* What you need to do: Continue the piece about the flatmate, picking up right after its last sentence.

* Supplied text:
┌────────
My flatmate’s phone calls to Liberia added up to $82. I was worried they might have been more. I’m sure they would have been more if I hadn’t overheard him spell out his very common name and asked him about that. For all my previous flatmate’s faults, he’d always pay me promptly, thanks in no small part to his dad. Things are a bit harder with this guy even if I do get the money eventually.

With this bloke, food shopping is extremely stressful because he wants to spend almost bugger all on it. Every week I make a ridiculously small list. He vets the list, queries items that he doesn’t think should be on it, and puts asterisks next to the things that he doesn’t eat, lest I charge him for them. I go to Pak ‘n’ Save and come out through the 15-items-or-less lane with less shopping than I did when I lived alone. The first time I did the shopping after he moved in, I just, well, did the shopping. He didn’t like that one bit, and pulled everything out of the cupboard complaining that I’d already got three jars of this or four packets of that, jars and packets that I’d bought with my own money. Now the cupboard is virtually empty. I’m eating a lot more pies at lunchtime than before. I used to struggle to eat the BBQ pork fried noodles I sometimes get from the takeaway next to McDonalds on Adelaide Road. Now I wolf it down.
└────────
* Study material:
┌────────
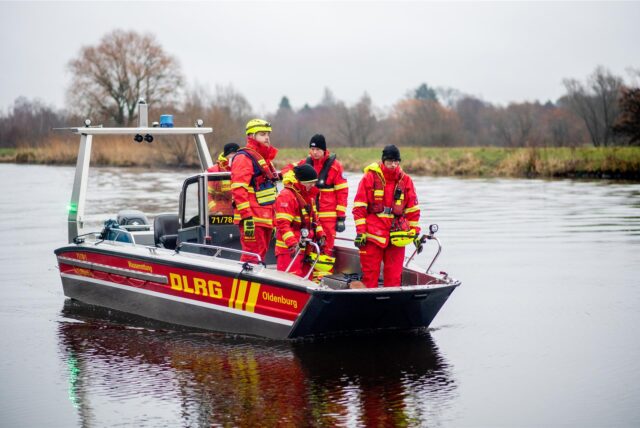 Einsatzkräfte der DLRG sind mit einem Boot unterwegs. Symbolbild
└────────
┌────────
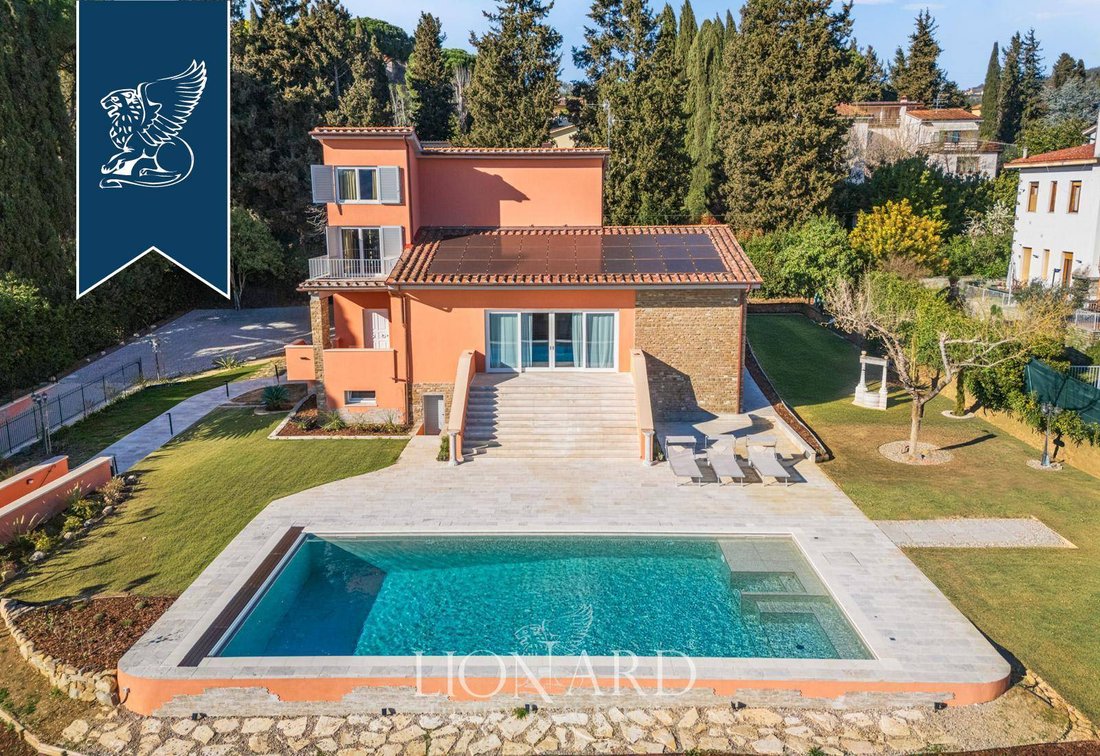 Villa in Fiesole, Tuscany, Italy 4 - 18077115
└────────
* Written reply:
I wasn’t too happy with my English lesson tonight. I made the classic mistake of trying to pack too much in, too much vocab especially. I’m still learning.

Cooking with gas

I gave my first proper English lesson last night. This is so satisfying, dammit. I can see myself doing this for a while.

Last night I brought along maps of the world, Burma, New Zealand and the UK. On the map of New Zealand I pointed out the North and South Islands. My student said “what?” and seemed to be pointing at the stretch of water between the two islands. “That’s called Cook Strait.” He looked blank. I wrote down the name. Still blank. I then circled Mount Cook and wrote the name again in large letters. “See that word Cook again? See how it’s the same word? It’s also the same word as what you do when you make dinner. See?” He was well beyond blank at this point. What the hell’s he going on about now? He’s just lurched from travel to food. What’s next? Motoring?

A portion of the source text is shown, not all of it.